Robert Ludlum's (TM) The Bourne Initiative (Jason Bourne series)(96)



Savasin stared at Bourne. “She is who she says she is?”

“Take it to the bank, Timur.” He gestured to Mala. “Let’s have it.”

Without taking her eyes off Savasin, she came to Bourne, handed over the pistol, which Bourne aimed at the first minister. “See if he’s carrying—and take his mobile as well.”

Savasin closed his eyes for a moment as she put her hands on him. His right hand trembled a bit.

“No weapons,” she said, stepping away. “Got his mobile, though. Only the one.” She came and sat beside Bourne on the sofa.

“What about Stubby there?” Bourne said.

Savasin looked bewildered “Who?”

“Your man with the broken arm. Looks to me like he’s in real pain.” He looked at Savasin. “I assume you have more men aboard.”

The first minister nodded. Taking the mobile from Mala, Bourne said, “Tell me how to contact them. Let’s have them clean up this mess.”





Ten minutes later, when, save for the broken window and some smeared bloodstains on the floor, a sense of order had been restored to the conference cabin, and the door had been closed and locked against further intrusion, Bourne said, “You said you had a long story to tell.” He glanced at his watch. “We get into Moscow in just over an hour. You had better hope you can tell it in that time.”

“All right.” Savasin nodded. “May I sit down?”

“I think it best that you remain standing.” Bourne still had the pistol pointed at him. “Begin, Timur Ludmirovich. Tick-tock.”





At the same time Bourne, the Angelmaker, and Timur Savasin were hurtling from St. Petersburg to Moscow, Savasin’s brother, Konstantin, was on his swift jet winging its way home. He spent the first part of the nine-hour and twenty-five-minute flight reading the Treadstone material Marshall Fulmer had kindly provided. He read the Bourne file three times straight through, then he went back to check certain paragraphs, using a pen with red ink to highlight a number of words and phrases he wished to keep uppermost in his mind.

After a light meal, washed down with a glass of icy vodka, he set the files aside, thumbed the buttons on his seat, lifting his legs and reclining him back. Folding his hands across his belly, he closed his eyes and allowed his mind to traverse the file, to linger over those paragraphs and, especially, the words and phrases he had highlighted in red.

In this fashion he drifted off, and when, an hour later, he awakened, he had his answer. He had identified the weak spot in Bourne’s armor. He knew how to drill down to the core of him.





36



I don’t even know their real names.”

“Alyosha Orlova and Nikolay Rozin,” Soraya Moore said over the secure line that was a part of the government jet she had sent to pick up her agent in the field and bring her out of the cold. “You did a stellar job, Morgana.”

The jet was parked at the airport in Kalmar, where Morgana had boarded it as it was being refueled.
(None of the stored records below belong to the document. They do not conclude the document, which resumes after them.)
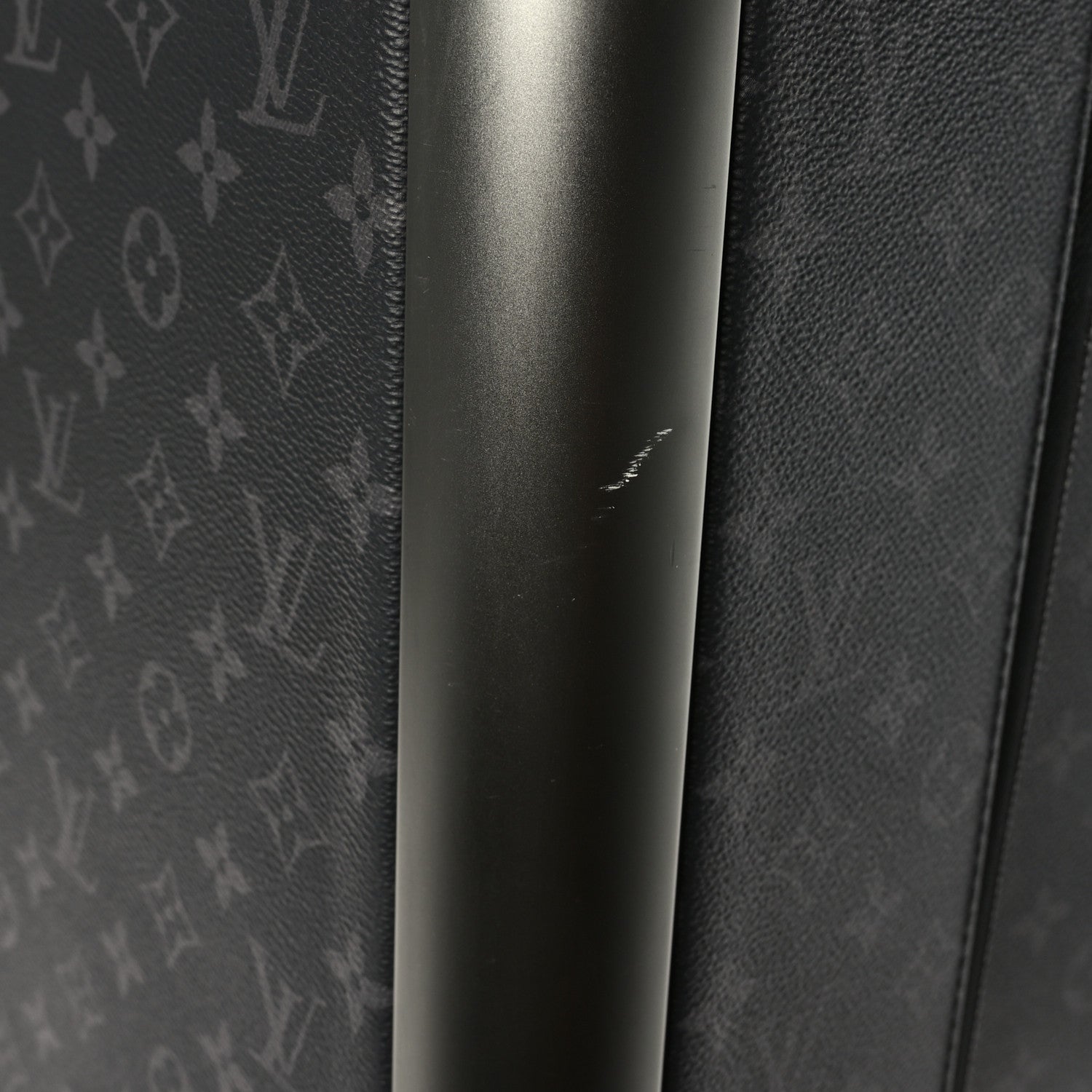 Louis Vuitton Monogram Eclipse Horizon 8 of 11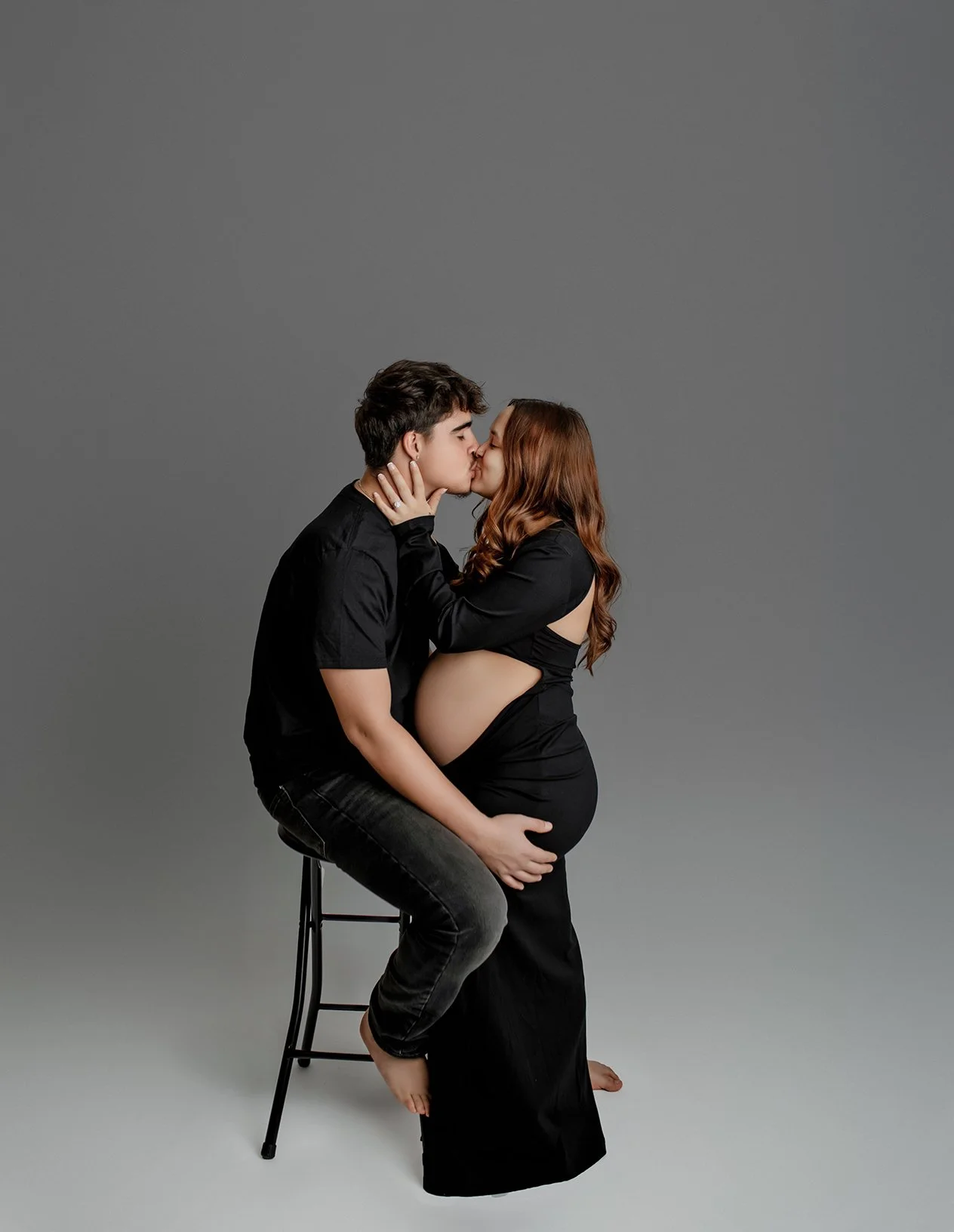 Maternity photos in Jamesvilly NY studio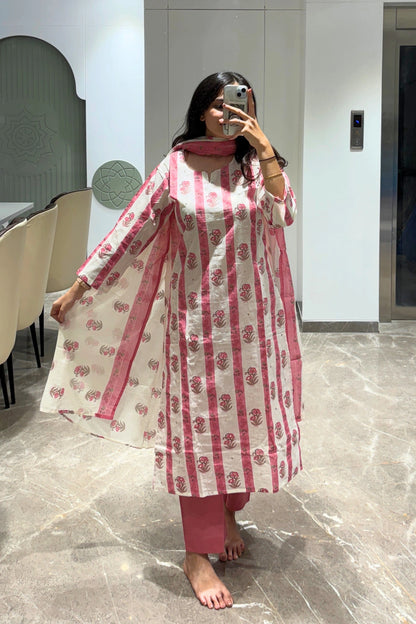 Blush Blossom Cotton Set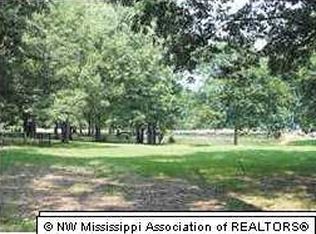 5375 Horn Lake Rd, Horn Lake, MS 38637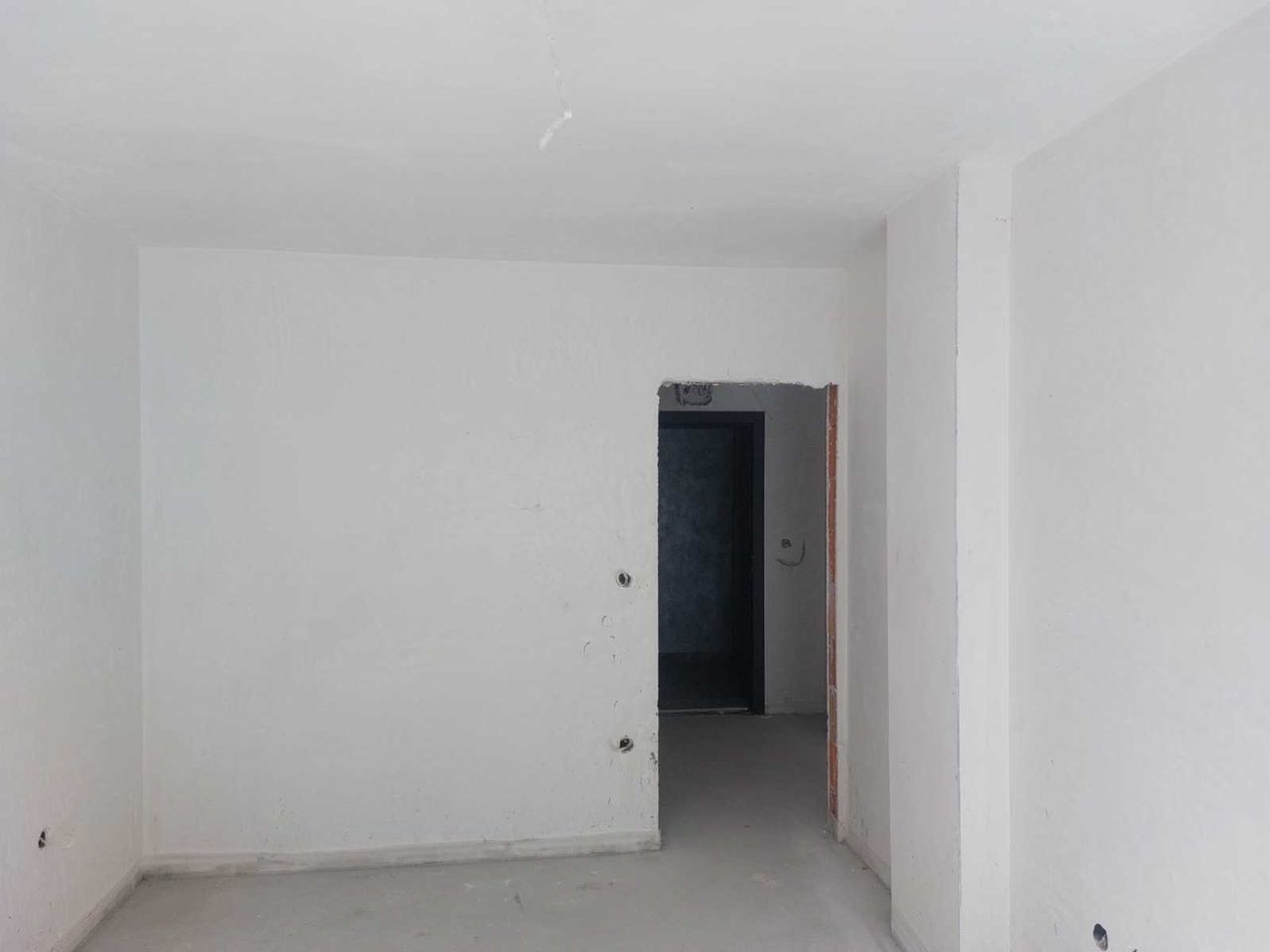 Продава се Двустаен апартамент в Пловдив, Кючук Париж - 74 кв.м за 1095 €/кв.м - Снимка #4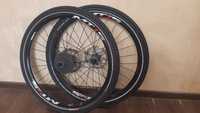 Комплект коліс Shimano WH-MT-15 26' з покришками Specialized CROSSROAD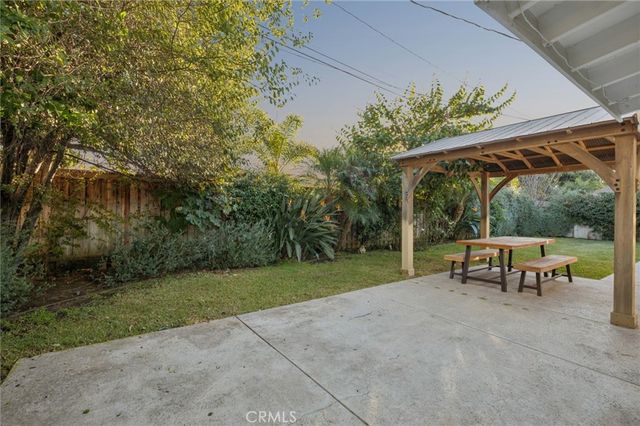 305 Nassau Road, Costa Mesa, CA 92626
The interior was an odd design: only four seats, front and aft. In between, a series of what looked to be storage lockers.

“Have you been back to the hotel?” Soraya asked.

“No. I slept at a friend’s.”

Soraya’s voice became wary. “What friend?”

“Her name’s Natalie Soringen.”

“I’ll have her checked out,” Soraya said. She sounded more than a bit annoyed but seemed to put that aside when she said, “You will have no problem at your old hotel.”

“I’d assume the place would be swarming, following the murder-suicide.”

“I fixed it with Stockholm. There’ll be an inquiry, but that will be window dressing. And, best of all, the identities of the deceased will be suppressed.”

“I’m impressed. How did you manage that bit of magic?”

“That’s why I get the comfy chair.” Soraya laughed. “I pointed out to the Swedish powers-that-be that not only were the victims Russian nationals, but they were spies. No one in the Swedish government wants a diplomatic run-in with the Kremlin.”

“Let sleeping lions lie.”

“That’s one way to put it, I suppose.”

After a moment’s silence, Morgana said, “I don’t want to go home.”

“What’s that? But your brief is done—a more thorough success than I could have imagined. I was tasked with bringing down Alyosha Orlova—Fran?oise Sevigne, as you knew her. I chose you not only because you were a field neophyte but because Fran?oise had befriended you. She trusted you; you were one of her scam targets. An important one, I might add.”

Morgana was taken aback. “Why didn’t you tell me who she really was?”

“I think you can answer that yourself.”

Morgana considered a minute. “You wanted all my responses to be genuine. You didn’t want to give her a hint anything was amiss.”

“Sometimes,” Soraya said, “keeping your agent in the field in the dark is the best course of action.”

Morgana knew she was right, knew that she had done the right thing, but still she was stung. Soraya had used her, just as Fran?oise had. But soon enough she realized that the two motivations were light years apart.